Lincoln is also reconsidering plans to export Chinese-built models back to the US, Falotico told Bloomberg. Instead, the automaker will likely build the same models in both countries.
“It’s about ensuring our competitiveness with the pricing given the tariff headwinds,” she said.
Bloomberg noted the fallout from the trade war had come at a bad time for Ford, which was pinning its hopes for growth on a country that it expects to become Lincoln’s top market. After soaring 66% last year, China deliveries for the luxury line were up just 3% to the end of October, and slumped 6% last month.
According to the report, Ford still believes there’s plenty of Chinese appetite for commodious SUVs, and Lincoln arrived in the market just four years ago, so the brand feels new there. It doesn’t suffer from the negative image it has in the US – that of an aged airport shuttle for business travelers.

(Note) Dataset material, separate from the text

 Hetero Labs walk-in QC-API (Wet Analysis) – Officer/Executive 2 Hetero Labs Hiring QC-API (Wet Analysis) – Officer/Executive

Lincoln recently introduced its mid-size Nautilus and updated compact MKC model SUVs at the Guangzhou show and expects to have 125 high-touch, tea-house style dealerships in China by the end of 2018.

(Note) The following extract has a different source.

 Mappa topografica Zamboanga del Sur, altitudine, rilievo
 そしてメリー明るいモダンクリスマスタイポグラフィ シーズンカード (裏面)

Bloomberg said the Aviator was designed with Chinese tastes in mind. Ford lowered the door handles for the nation’s comparatively shorter travelers and styled the second and third rows to be more opulent than the front seats, since many wealthy consumers in the country have chauffeurs.
To meet China’s stringent new emissions rules requiring vehicles to be battery-powered, the most expensive version is a plug-in hybrid with an electric motor mated to a twin-turbo petrol engine. The combination of the two power plants gives the SUV 450 horsepower, on par with the Porsche plug-in Cayenne SUV.
“We’re not trying to be a race car,” John Davis, chief engineer of the Aviator, told Bloomberg in an interview. “But we know premium customers are really interested in performance, frankly, more than they’re interested in fuel economy. And in this case, they get both.”
Packed with technology like the ability to use your smartphone as the car’s key and designed to resemble the downward slope of an airplane wing, the Aviator has the ability to propel Lincoln to “exponential growth” in China by 2020, Falotico said.
Ford is baking the cost of tariffs into its business plan, presuming they won’t go away any time soon, Falotico told Bloomberg.
“We’re planning that what we have today is what we need to build our business around,” she said. “Any relief to that would be good news.”